NVIDIA / pyxis

Container plugin for Slurm Workload Manager
Apache License 2.0
263 stars 28 forks source link

Problems running OptiX job through Pyxis, what am I missing? #103

Closed crinavar closed 1 year ago

crinavar commented 1 year ago

Dear all, Although this is an OptiX error, I wonder if this is triggered by pyxis and if it has any solution.

So recently we realized that we cannot run OptiX jobs through Pyxis. When we launch a Slurm Job with a CUDA container and launch the binary, we get an error of the type Optix Error: 'Library not found'. We are using a CUDA container from Nvidia NGC, OptiX is installed (uncompressed) locally on the user's home. The code compiles OK on the interactive session of the job.

➜  srun -p gpu --container-name=cuda-11.4.2 --gpus=1 --pty zsh
➜  build git:(main) ./rtxcuda 0 $((2**20)) 1 4

RTX Config.........................../home/cnavarro/temporal/RTX-CUDA-template/./src/rtx_functions.h:47 Optix Error: 'Library not found'
➜  build git:(main) ./rtxcuda 0 $((2**20)) 1 4

After some google searching, I found that the solution may be this https://github.com/NVIDIA/nvidia-container-toolkit/issues/187 (i.e., to add /usr/lib/x86_64-linux-gnu/libnvoptix.so.1 through libnvidia-container) but I am not sure how this translates to the Pyxis environment. Any guides are welcome.

flx42 commented 1 year ago

Try using NVIDIA_DRIVER_CAPABILITIES=utility,compute,graphics srun -p gpu --container-image ...

crinavar commented 1 year ago

Many thanks! It worked perfectly

flx42 commented 1 year ago

ENV NVIDIA_DRIVER_CAPABILITIES=utility,compute,graphics should be added to the Dockerfile then.

crinavar commented 8 months ago

Hi @flx42 Sorry to bring this up, but today I found that setting the environment variable as suggested in the srun command is no longer making the change. Reading some related posts I found that the container definitions will override the values chosen at srun time.

Looking inside the CUDA container (stored with enroot), i went into /etc/environment and indeed the container was setting the variable to NVIDIA_DRIVER_CAPABILITIES=utility,compute, so I added "graphics". Then, when launching srun ... bash with the container, it prints the variable properly (echo $NVIDIA_DRIVER_CAPABILITIES).

However, when launching the OptiX program (out custom CUDA+OptiX code), it still fails with a "Library not found" because the file /usr/lib/x86_64-linux-gnu/libnvoptix.so.1 is still not properly loaded.

Do you know if editing the /etc/environment should have been sufficient for this file to load properly? at this point I am not sure if I need to install the driver inside the container, or the native driver from the node is sufficient.

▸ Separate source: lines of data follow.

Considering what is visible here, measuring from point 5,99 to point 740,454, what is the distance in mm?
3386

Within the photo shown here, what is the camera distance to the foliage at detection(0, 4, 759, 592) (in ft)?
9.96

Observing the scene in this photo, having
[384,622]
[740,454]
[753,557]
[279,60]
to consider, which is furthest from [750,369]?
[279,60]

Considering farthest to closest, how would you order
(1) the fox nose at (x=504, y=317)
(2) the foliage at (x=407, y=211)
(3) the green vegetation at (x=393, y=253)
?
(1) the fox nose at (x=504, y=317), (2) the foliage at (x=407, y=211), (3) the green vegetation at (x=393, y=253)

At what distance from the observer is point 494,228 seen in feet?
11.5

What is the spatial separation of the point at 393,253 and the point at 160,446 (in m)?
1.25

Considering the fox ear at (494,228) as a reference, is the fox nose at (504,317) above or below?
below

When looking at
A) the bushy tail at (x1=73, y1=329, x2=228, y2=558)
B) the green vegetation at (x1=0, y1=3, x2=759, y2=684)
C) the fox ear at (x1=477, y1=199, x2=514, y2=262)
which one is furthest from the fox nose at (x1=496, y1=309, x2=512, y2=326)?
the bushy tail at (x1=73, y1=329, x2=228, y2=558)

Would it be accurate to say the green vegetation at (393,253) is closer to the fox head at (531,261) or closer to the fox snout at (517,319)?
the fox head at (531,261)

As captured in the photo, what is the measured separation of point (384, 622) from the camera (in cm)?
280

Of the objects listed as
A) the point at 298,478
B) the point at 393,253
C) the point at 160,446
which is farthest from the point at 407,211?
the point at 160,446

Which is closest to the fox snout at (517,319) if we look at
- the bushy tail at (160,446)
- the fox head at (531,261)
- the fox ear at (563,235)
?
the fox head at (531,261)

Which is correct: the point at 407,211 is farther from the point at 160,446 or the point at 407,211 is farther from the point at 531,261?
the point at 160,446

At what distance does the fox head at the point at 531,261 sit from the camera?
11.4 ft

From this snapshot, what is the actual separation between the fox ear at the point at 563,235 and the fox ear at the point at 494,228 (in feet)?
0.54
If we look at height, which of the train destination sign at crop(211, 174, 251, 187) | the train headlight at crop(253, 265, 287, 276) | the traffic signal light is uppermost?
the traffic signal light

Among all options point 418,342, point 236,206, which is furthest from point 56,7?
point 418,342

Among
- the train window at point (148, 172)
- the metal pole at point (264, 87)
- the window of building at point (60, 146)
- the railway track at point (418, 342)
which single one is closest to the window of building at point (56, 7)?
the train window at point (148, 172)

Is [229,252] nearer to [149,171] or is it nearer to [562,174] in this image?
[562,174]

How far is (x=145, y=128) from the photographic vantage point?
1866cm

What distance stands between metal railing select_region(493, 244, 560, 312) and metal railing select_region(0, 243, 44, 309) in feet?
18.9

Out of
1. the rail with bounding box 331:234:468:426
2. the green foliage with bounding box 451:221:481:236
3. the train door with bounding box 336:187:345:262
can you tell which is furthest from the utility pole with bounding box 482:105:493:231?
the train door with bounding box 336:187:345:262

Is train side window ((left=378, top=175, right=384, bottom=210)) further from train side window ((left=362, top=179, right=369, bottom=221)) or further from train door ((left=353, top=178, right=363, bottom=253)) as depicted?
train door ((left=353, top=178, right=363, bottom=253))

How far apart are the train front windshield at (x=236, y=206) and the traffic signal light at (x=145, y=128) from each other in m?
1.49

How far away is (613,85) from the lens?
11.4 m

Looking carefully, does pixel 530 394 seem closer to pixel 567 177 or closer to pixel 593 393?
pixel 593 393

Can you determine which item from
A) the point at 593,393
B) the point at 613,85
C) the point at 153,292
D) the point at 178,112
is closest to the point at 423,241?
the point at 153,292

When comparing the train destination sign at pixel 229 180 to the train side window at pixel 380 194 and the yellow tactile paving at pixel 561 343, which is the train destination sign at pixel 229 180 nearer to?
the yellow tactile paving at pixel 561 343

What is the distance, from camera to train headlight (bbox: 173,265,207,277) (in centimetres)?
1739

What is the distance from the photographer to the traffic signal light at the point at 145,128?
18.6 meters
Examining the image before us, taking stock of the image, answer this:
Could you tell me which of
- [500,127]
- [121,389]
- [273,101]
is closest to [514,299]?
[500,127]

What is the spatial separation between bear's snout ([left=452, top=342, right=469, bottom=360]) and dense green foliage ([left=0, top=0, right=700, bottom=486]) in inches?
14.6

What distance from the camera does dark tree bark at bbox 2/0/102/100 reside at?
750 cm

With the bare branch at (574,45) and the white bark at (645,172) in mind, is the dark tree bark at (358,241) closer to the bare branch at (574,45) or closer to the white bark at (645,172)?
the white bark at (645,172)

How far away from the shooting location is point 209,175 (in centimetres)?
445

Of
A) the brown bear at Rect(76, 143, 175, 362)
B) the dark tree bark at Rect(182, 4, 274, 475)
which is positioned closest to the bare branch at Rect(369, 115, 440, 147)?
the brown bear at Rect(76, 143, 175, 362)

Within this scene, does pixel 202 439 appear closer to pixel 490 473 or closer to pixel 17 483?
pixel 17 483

flx42 commented 8 months ago

In this situation, you can't rely on the value of NVIDIA_DRIVER_CAPABILITIES from inside the container. It will indeed take the value from the container image over the value from your srun environment, but NVIDIA_DRIVER_CAPABILITIES=utility,compute,graphics srun ... will correctly apply to enroot and should work properly.

Perhaps you have an old version of libnvidia-container? Or perhaps libnvoptix.so.1 is not present on the host system at all?

crinavar commented 8 months ago

Hi @flx42 I started checking the packages and indeed I was missing one, libnvidia-gl-535-server in my case. Now it works just as you mentioned (no need to modify the container files):

NVIDIA_DRIVER_CAPABILITIES=utility,compute,graphics srun ...

Many thanks again